June 18, 1989|WALLACE MATTHEWS | Newsday

It was 11 a.m. Thursday in the ballroom of one of Donald Trump's favorite hotels, and there was no truth to be found. No, not "T-r-u-t-h," as in Carl Williams; he had shown up a few minutes earlier to hype his July 21 fight against Mike Tyson in Atlantic City, N.J., nearly two hours late and muttering something about getting stuck in traffic.

The truth that was missing was the lower-case variety, the one sometimes followed by the words "justice and the American Way." That truth was clearly absent as Tyson and his bosom buddy, Don King, took their turns at the microphone.

King, a man shackled by his own verbiage, said "The truth shall set you free." Tyson, a man shackled by King, was floundering when asked to explain where he would be Friday night, and why.

The subject was Friday night's Boxing Writers Association of America annual awards dinner in New York, the guest of honor at which is none other than Michael G. Tyson, undisputed heavyweight champion of the world.

A few weeks ago, I wrote that Tyson, who was voted his second Edward J. Neil Award as the fighter of the year for last year, would skip the dinner on the orders of King, who resents the fact that the BWAA has never seen fit to award him its James J. Walker Award for long and meritorious service.

Thursday was the first time that I -- as president of the organization -- had the opportunity to ask Tyson face to face whether he would show up to accept boxing's equivalent of baseball's Most Valuable Player award. Let me emphasize that my eagerness to assure Tyson's presence at the dinner had nothing to do with ticket sales; the dinner has been oversold for weeks. The reason was simply a desire on the part of the BWAA to hand Tyson his trophy directly for a job well done.
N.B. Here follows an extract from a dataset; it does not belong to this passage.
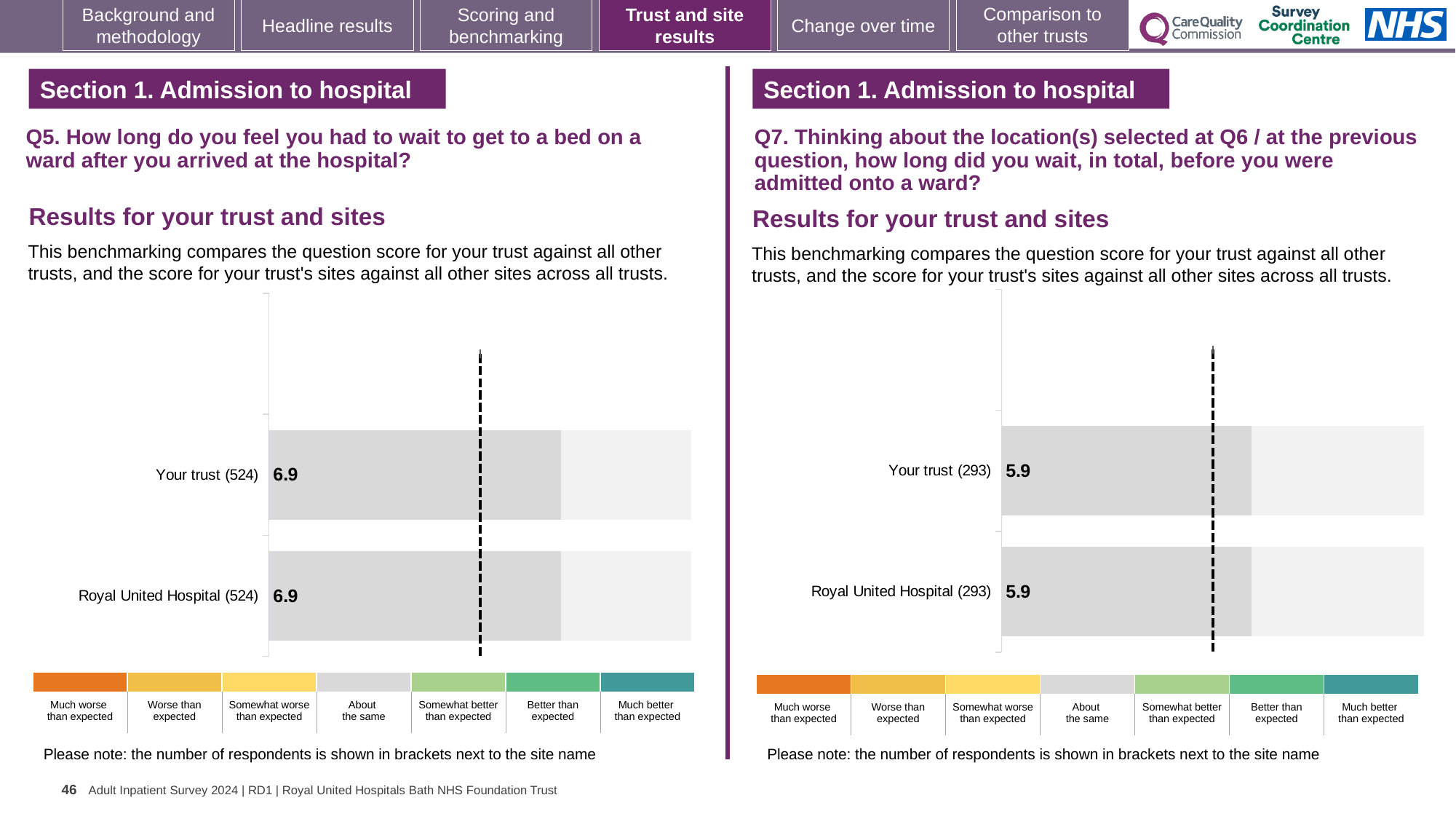
On the left chart (Q5), how many respondents are shown in brackets for Your trust? 524 On the left chart (Q5), what is the score for Royal United Hospital? 6.9 How many bars are plotted on the right chart (Q7)? 2 On the right chart (Q7), what is the score for Royal United Hospital? 5.9 On the left chart (Q5), what is the score for Your trust? 6.9 On the left chart (Q5), what is the difference between the score for Your trust and the score for Royal United Hospital? 0 What kind of chart is used on the left (Q5)? Bar chart Is the score for Your trust on the left chart (Q5) larger or smaller than the score for Your trust on the right chart (Q7)? Larger On the right chart (Q7), what is the difference between the score for Your trust and the score for Royal United Hospital? 0 How many bars are plotted on the left chart (Q5)? 2 On the right chart (Q7), what is the score for Your trust? 5.9 On the right chart (Q7), how many respondents are shown in brackets for Royal United Hospital? 293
I first tried to broach the subject with Tyson privately. I sidled up to him and asked, "Mike, are you showing up tomorrow night to pick up your award?"

A sideways stare. "No."

"Why not? It's a great honor."

"I just can't make it, man," he said, and walked away.
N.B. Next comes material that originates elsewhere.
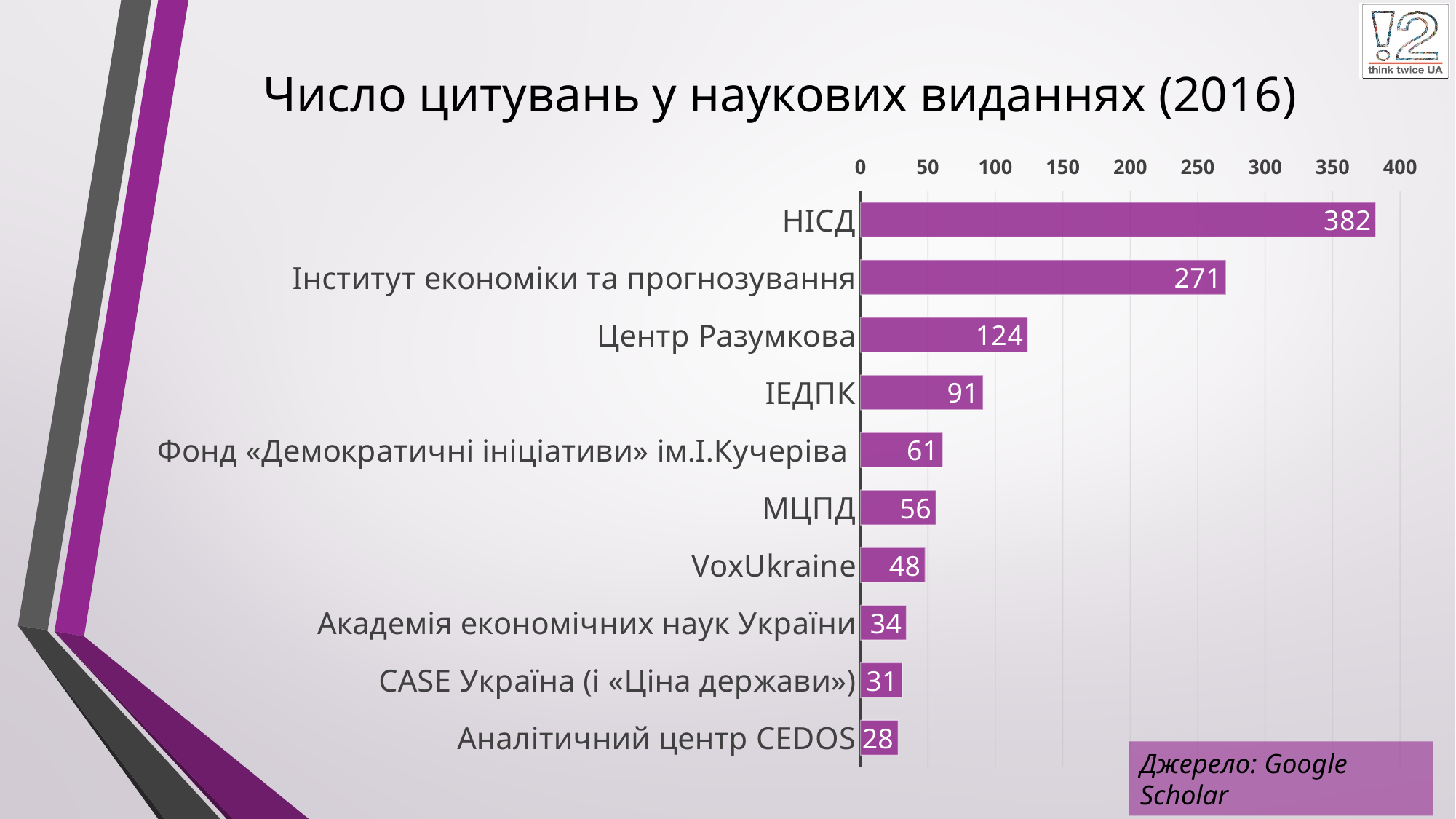
Which organisation has the lowest number of citations? Аналітичний центр CEDOS What is the title of the chart? Число цитувань у наукових виданнях (2016) What is the difference between the values for НІСД and Інститут економіки та прогнозування? 111 Which has a larger value, Центр Разумкова or ІЕДПК? Центр Разумкова Is the value for Інститут економіки та прогнозування greater or less than 250? greater What is the difference between the values for ІЕДПК and МЦПД? 35 How many organisations are shown in the chart? 10 What is the value shown for VoxUkraine? 48 What is the value shown for Центр Разумкова? 124 What is the number of citations for НІСД? 382 Which organisation has the highest number of citations? НІСД What kind of chart is shown on the slide? bar chart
Feeling somewhat unsatisfied, I decided to try again, only in the public forum of the news conference, where Tyson would not be able to run away. Or so I thought. "Mike," I began, "why have you decided not to accept the fighter of the year award from the Boxing Writers Association of America?"

Jaws dropped open on the dais. Tyson, who generally tries to keep his composure, looked for a moment as if he might club me into puppy chow. "As you know, I'm training," he snarled. "It's more important that I train than I accept the award. And when did you start caring if I accept the award or not?"

At this, King and his assorted flunkies in the audience began clapping and yukking it up, as if Tyson had suddenly become Henny Youngman. Encouraged, Tyson continued. "There have been other fighters who didn't show up. What's the big deal? If you're taking it personally, I don't mean it that way. Give it to someone else, if you think they deserve it. I'm not going to be there, I'm going to train."

At that, King took charge and led the conference in a different direction to insure there would be no follow-up questions. And, hence, no exposure of the truth.

But here is the truth: On Monday night, at ringside for the Sugar Ray Leonard-Thomas Hearns rematch, I was given a message by a reporter for another New York paper who has become known as a King emissary. The emissary said, "Mike has to fly back to Cleveland after the news conference Thursday morning because he has a commitment Friday morning. But he's willing to come to the dinner if you will provide transportation for him from Cleveland to New York and back again" -- meaning an athlete who earned some $30 million last year wanted a non-profit organization to pay his airfare.

The BWAA has never paid expenses for any of its honorees, not even the members of its own fraternity, boxing writers who have won its coveted Nat Fleischer Award for excellence in boxing journalism.

Throughout the 61-year history of the Neil Award, not one fighter -- not Jack Dempsey, the first winner, nor Henry Armstrong, nor Joe Louis, nor Sugar Ray Robinson, nor Rocky Marciano, nor Joe Frazier, Muhammad Ali or Sugar Ray Leonard -- has asked for so much as a nickel for coming to accept the award.

In 1972, middleweight champion Carlos Monzon paid for himself and members of his family to fly to New York from Buenos Aires to accept his award in person.